Trecho:
------------------------------------------------------------------------
Tiririca errou oito em dez itens. Foi aprovado. Acertou ao falsificar o documento que lhe permitiu obter o registro para ser candidato. Como sempre, não deu em nada. Nem vai dar. Como acusar um cético profissional de falsidade ideológica? Ainda mais um sujeito sincero que jamais escondeu sua ignorância sobre as atribuições de um parlamentar. Muitos deputados não costumam ler o que aprovam ou assinam. Nem saber o que fazem. Vai ser barbada para ele. Brasileiro não lê mesmo. Salvo, numa parte da classe média, Paulo Coelho e Harry Potter. Melhor continuar sem ler. Tudo é questão de leitura. Saiu o resultado do Pisa (Programa Internacional de Avaliação de Alunos). O Brasil foi mal ou foi bem? Depende. De quê? Da leitura. Numa leitura otimista ou generosa, fomos muito bem. Apenas Chile e Luxemburgo avançaram mais do que nós. Demos um extraordinário salto de qualidade. Já não somos o lanterninha em Matemática e Ciências. Ufa!
O problema é que sempre há mais de uma leitura possível. Justamente no quesito leitura, sempre tão valorizado, fomos muito mal. Quase metade dos nossos alunos (49,6%) não atingiu o nível básico esperado. É o efeito Tiririca. Vamos ter muito deputado semianalfabeto. O pessoal é inteligente, mas se atrapalha com as letrinhas. É muita letra. O número de combinações possíveis desnorteia a juventude. Tem palavra demais. Os sinônimos confundem as mentes em formação. É tudo muito complexo. O Pisa busca verificar "entendimento, uso, reflexão e interesse por textos escritos, para que se possa obter resultados, para que seja possível desenvolver conhecimentos e potenciais e para participar da sociedade", diz uma professora. Tiririca não entendeu grande coisa e vai participar da elite da sociedade.
------------------------------------------------------------------------
Dados fornecidos:
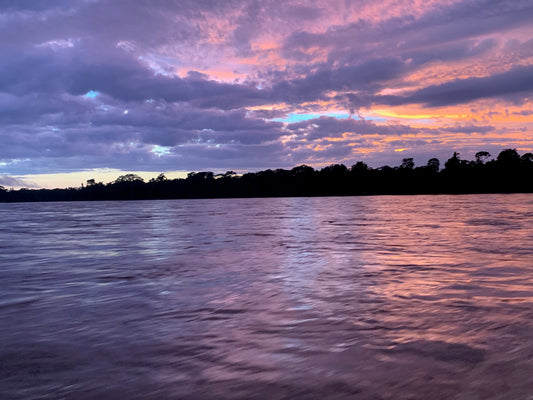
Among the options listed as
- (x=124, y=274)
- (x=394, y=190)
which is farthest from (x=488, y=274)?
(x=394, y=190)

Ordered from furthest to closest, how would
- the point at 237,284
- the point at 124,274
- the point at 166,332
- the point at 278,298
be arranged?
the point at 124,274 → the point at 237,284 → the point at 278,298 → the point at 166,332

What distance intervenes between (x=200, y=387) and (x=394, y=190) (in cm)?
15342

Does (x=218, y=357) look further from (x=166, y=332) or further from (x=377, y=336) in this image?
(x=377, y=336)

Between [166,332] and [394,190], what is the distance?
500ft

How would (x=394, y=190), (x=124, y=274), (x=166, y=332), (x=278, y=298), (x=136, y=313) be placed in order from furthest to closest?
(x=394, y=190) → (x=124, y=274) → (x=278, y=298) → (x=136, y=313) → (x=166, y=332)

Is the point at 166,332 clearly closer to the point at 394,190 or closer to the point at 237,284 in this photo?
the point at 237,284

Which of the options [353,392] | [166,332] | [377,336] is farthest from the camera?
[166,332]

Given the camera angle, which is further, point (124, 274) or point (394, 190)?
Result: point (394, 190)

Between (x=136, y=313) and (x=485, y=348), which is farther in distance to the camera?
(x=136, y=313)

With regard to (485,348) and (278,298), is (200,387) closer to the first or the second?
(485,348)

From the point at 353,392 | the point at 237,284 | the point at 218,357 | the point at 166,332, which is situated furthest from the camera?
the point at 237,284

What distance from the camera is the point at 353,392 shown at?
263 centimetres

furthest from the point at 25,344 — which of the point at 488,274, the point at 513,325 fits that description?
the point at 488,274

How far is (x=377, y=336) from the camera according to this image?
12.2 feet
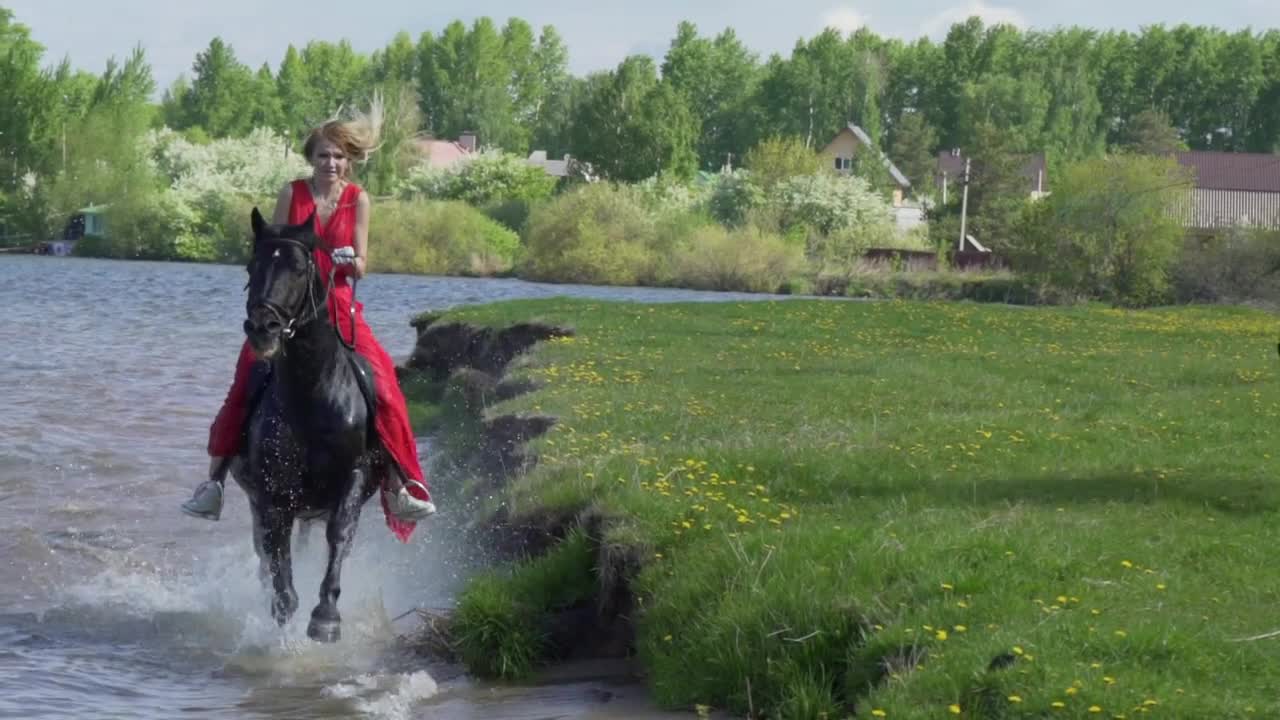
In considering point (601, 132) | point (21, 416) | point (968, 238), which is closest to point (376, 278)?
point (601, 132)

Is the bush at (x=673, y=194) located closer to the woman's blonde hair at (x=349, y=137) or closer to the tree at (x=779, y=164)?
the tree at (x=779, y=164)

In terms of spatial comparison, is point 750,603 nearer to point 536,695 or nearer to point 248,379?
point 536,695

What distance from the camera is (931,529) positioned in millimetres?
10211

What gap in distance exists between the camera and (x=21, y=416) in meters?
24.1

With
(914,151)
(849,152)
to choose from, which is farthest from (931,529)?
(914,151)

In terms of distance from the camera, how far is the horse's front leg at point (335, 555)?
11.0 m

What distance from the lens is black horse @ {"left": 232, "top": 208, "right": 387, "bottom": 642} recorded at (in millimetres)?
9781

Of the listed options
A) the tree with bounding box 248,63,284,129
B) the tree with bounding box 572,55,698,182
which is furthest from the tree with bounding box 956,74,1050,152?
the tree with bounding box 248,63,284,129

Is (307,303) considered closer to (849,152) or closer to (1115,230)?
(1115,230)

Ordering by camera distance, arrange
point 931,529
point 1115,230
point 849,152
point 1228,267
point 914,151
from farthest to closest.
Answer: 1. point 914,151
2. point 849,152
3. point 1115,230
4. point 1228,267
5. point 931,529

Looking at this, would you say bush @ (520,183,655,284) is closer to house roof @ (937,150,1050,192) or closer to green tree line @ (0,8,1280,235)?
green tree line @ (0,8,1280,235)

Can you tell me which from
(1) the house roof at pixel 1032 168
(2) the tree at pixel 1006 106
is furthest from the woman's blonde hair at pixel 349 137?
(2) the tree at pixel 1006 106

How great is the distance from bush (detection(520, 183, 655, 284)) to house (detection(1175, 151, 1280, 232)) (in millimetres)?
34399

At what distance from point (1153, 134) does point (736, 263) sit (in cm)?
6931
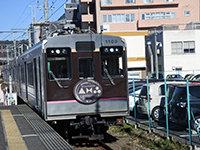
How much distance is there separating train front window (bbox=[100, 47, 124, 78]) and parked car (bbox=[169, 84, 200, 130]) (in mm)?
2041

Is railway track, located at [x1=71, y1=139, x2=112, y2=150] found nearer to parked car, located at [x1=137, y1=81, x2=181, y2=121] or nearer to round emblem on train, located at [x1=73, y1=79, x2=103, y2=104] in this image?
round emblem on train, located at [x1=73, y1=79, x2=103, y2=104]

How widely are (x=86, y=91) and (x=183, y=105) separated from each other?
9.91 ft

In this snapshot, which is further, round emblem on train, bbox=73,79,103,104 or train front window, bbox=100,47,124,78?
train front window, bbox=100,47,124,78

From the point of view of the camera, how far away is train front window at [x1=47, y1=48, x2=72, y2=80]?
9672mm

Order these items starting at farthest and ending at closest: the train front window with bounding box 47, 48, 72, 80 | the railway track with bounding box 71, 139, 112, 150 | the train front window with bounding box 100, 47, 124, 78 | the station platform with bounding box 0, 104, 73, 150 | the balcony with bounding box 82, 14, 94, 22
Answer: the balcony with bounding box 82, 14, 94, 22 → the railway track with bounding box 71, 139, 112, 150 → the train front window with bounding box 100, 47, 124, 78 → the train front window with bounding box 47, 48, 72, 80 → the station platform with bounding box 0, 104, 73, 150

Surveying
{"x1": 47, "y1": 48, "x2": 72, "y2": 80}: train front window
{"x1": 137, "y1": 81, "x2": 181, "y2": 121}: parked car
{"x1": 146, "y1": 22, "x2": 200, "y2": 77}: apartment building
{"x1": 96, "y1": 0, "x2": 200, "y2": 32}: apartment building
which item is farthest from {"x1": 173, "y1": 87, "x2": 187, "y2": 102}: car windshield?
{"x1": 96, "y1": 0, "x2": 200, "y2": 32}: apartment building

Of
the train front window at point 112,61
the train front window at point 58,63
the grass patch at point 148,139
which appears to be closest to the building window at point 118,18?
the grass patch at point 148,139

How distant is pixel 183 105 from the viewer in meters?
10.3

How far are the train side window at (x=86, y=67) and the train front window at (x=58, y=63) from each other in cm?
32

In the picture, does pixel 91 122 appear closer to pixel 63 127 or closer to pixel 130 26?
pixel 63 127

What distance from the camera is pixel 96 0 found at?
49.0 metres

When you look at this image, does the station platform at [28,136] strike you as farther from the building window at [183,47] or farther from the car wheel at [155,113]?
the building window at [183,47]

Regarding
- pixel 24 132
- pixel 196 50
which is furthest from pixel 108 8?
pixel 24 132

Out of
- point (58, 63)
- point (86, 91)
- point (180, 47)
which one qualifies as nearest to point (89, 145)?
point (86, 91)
------------------------------------------------------------------------
Transcreva do trecho sobre Tiririca e o Pisa a parte que começa nas palavras que contêm "O problema é" e termina em "elite da sociedade.". Os registros são um material à parte, sem relação com o trecho.

Solução da tarefa:
O problema é que sempre há mais de uma leitura possível. Justamente no quesito leitura, sempre tão valorizado, fomos muito mal. Quase metade dos nossos alunos (49,6%) não atingiu o nível básico esperado. É o efeito Tiririca. Vamos ter muito deputado semianalfabeto. O pessoal é inteligente, mas se atrapalha com as letrinhas. É muita letra. O número de combinações possíveis desnorteia a juventude. Tem palavra demais. Os sinônimos confundem as mentes em formação. É tudo muito complexo. O Pisa busca verificar "entendimento, uso, reflexão e interesse por textos escritos, para que se possa obter resultados, para que seja possível desenvolver conhecimentos e potenciais e para participar da sociedade", diz uma professora. Tiririca não entendeu grande coisa e vai participar da elite da sociedade.